> TEXT PROVIDED
start

This judgment is subject to final editorial corrections approved by the court and/or redaction pursuant to the publisher’s duty in compliance with the law, for publication in LawNet and/or the Singapore Law Reports.
VGI

v

VGJ
[2020] SGHCF 5
High Court (Family Division) — Registrar’s Appeal No 53 of 2019

Debbie Ong J

13 February 2020
13 February 2020
Debbie Ong J (delivering the judgment of the court ex tempore):
Issue and Brief Facts
1 The primary issue in this appeal is whether the court has jurisdiction by virtue of r 459 of the Family Justice Rules 2014 (S 813/2014) (“FJR”) to order security for costs against the Plaintiff in the main probate proceedings between the parties.
2 The Plaintiff had lodged a caveat against any grant of probate in respect of a deceased person’s estate on the basis that he is the said deceased’s brother. The Defendant, who is the brother of the deceased’s late wife, subsequently sought a grant of probate based on a will (“Will”) which named him as the executor. The Plaintiff thereafter issued a writ seeking, inter alia, a declaration that the Will is invalid and that the deceased had died intestate.

end

> INFORMATION GIVEN
start

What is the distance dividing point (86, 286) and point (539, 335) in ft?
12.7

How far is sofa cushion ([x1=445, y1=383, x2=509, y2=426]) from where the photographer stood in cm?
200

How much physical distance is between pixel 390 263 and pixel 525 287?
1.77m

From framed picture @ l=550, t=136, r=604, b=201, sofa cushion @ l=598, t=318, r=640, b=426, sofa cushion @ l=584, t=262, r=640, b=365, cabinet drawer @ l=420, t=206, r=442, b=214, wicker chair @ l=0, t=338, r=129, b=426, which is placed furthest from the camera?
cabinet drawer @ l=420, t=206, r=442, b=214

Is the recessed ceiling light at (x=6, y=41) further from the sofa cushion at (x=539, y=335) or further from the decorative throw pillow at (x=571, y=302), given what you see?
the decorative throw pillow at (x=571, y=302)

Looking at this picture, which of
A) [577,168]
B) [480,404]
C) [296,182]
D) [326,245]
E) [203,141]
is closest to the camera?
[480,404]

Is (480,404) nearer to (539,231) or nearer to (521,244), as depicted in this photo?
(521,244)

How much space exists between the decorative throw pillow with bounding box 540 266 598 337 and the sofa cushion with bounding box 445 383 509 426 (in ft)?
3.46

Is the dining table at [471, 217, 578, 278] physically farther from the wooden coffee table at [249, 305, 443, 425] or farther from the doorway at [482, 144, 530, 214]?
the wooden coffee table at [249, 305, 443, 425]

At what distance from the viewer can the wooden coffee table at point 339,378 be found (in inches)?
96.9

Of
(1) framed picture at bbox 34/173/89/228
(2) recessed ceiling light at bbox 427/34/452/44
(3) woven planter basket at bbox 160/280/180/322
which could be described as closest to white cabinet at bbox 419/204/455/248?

end

> SHORT TASK A
Indicate whether each statement agrees with the judgment excerpt, answering yes or no and quoting the words of the excerpt that decide it. (i) The Defendant is the deceased's brother. (ii) The Plaintiff lodged his caveat on the basis that he is the deceased's brother. (iii) The judgment of the court was delivered ex tempore.
> SHORT TASK B
Extract everything in the judgment excerpt from "2 The Plaintiff had" down to "had died intestate.", copying it word for word.
The material that accompanies the judgment excerpt is not required.

> FULL ANSWER A
(i) No: "The Defendant, who is the brother of the deceased’s late wife"
(ii) Yes: "on the basis that he is the said deceased’s brother"
(iii) Yes: "delivering the judgment of the court ex tempore"

> FULL ANSWER B
2 The Plaintiff had lodged a caveat against any grant of probate in respect of a deceased person’s estate on the basis that he is the said deceased’s brother. The Defendant, who is the brother of the deceased’s late wife, subsequently sought a grant of probate based on a will (“Will”) which named him as the executor. The Plaintiff thereafter issued a writ seeking, inter alia, a declaration that the Will is invalid and that the deceased had died intestate.